Among the questions the researchers asked were whether Bollywood reflected India's well-documented preference for sons and if the sentiment around a social evil like dowry had changed. The results showed a huge decline.
"In the 1950s and 60s, 74% of babies born in films were boys - in the 2000s, that number had come down to 54%. It was a huge jump, but the gender ratio was still skewed," Mr KhudaBukhsh said.
He blamed "India's son preference" on dowry - a practice that was outlawed in 1961. But in most arranged marriages - and nine out of 10 are still arranged - families of brides are expected to pay cash, jewellery and gifts, and thousands of brides are killed annually for bringing insufficient dowries.
"When we searched the database, we found that in older films, words such as money, debt, jewellery, fees, and loan were used alongside dowry, indicating compliance to the practice. But modern films exhibited non-compliance through words like guts and refused and indicated some of the consequences of such non-compliance with words like divorce and trouble," Mr KhudaBuksh said.
The study found that some of the biases remained unchanged - such as India's age-old affinity for lighter skin.
Mr Khadilkar told the BBC that when the researchers used a fill-in-the blank exercise to ask: "A beautiful woman should have [BLANK] skin," the predictive text was consistently 'fair'. Hollywood subtitles returned similar results, though the bias was less pronounced.
"The study shows that beauty is a close neighbour of fairness in Bollywood at all times".
The research also revealed a subtle caste bias - an analysis of surnames of doctors showed "a visible upper-caste Hindu bias" - and showed that representation of other religions had increased in recent years but that of Muslims - India's largest minority - remained less than the community's population share.
Shubhra Gupta, film critic and author of Fifty Films That Changed Bollywood, says that's because "most creators are catering to the upper caste, upper class and dominant religion because they are from the same group".
Ms Gupta, who routinely takes apart "regressive, misogynistic and patriarchal films" in her columns in the Indian Express newspaper, says the big hero in Bollywood almost always has a Hindu name and the portrayal of Muslims is limited and full of clichés.
In India, audiences go to the cinema to watch spectacles, song and dance entertainments, so filmmakers stick to the tried and tested template.
Every once in a while, she says, there's one significant film that would surprise you, but then there would be 10 others that would go back to the cliché.
"The industry," she says, "is most risk-averse.

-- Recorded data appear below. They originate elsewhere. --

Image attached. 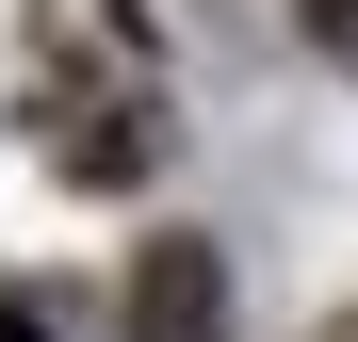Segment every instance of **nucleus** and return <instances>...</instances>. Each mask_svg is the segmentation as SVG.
Masks as SVG:
<instances>
[{
  "instance_id": "nucleus-2",
  "label": "nucleus",
  "mask_w": 358,
  "mask_h": 342,
  "mask_svg": "<svg viewBox=\"0 0 358 342\" xmlns=\"http://www.w3.org/2000/svg\"><path fill=\"white\" fill-rule=\"evenodd\" d=\"M131 342H212V261H196V245H163V261L131 277Z\"/></svg>"
},
{
  "instance_id": "nucleus-3",
  "label": "nucleus",
  "mask_w": 358,
  "mask_h": 342,
  "mask_svg": "<svg viewBox=\"0 0 358 342\" xmlns=\"http://www.w3.org/2000/svg\"><path fill=\"white\" fill-rule=\"evenodd\" d=\"M0 342H49V326H33V310H0Z\"/></svg>"
},
{
  "instance_id": "nucleus-1",
  "label": "nucleus",
  "mask_w": 358,
  "mask_h": 342,
  "mask_svg": "<svg viewBox=\"0 0 358 342\" xmlns=\"http://www.w3.org/2000/svg\"><path fill=\"white\" fill-rule=\"evenodd\" d=\"M33 131L66 180H147L163 163V49L131 0H49L33 17Z\"/></svg>"
}]
</instances>
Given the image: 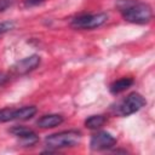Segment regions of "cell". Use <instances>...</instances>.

The filmmakers say we are giving what the audiences want, they are worried what would happen if the fans turn their back on them?"
But Ms Gupta says "real change is possible" if we consider the popularity of the content that is being released on OTT platforms during the pandemic.
"It has taken a pandemic to show that the audiences are willing to look beyond stereotypes. And when the audiences say we have the power, we demand more, the filmmakers will have to make better films. Then Bollywood will have to change."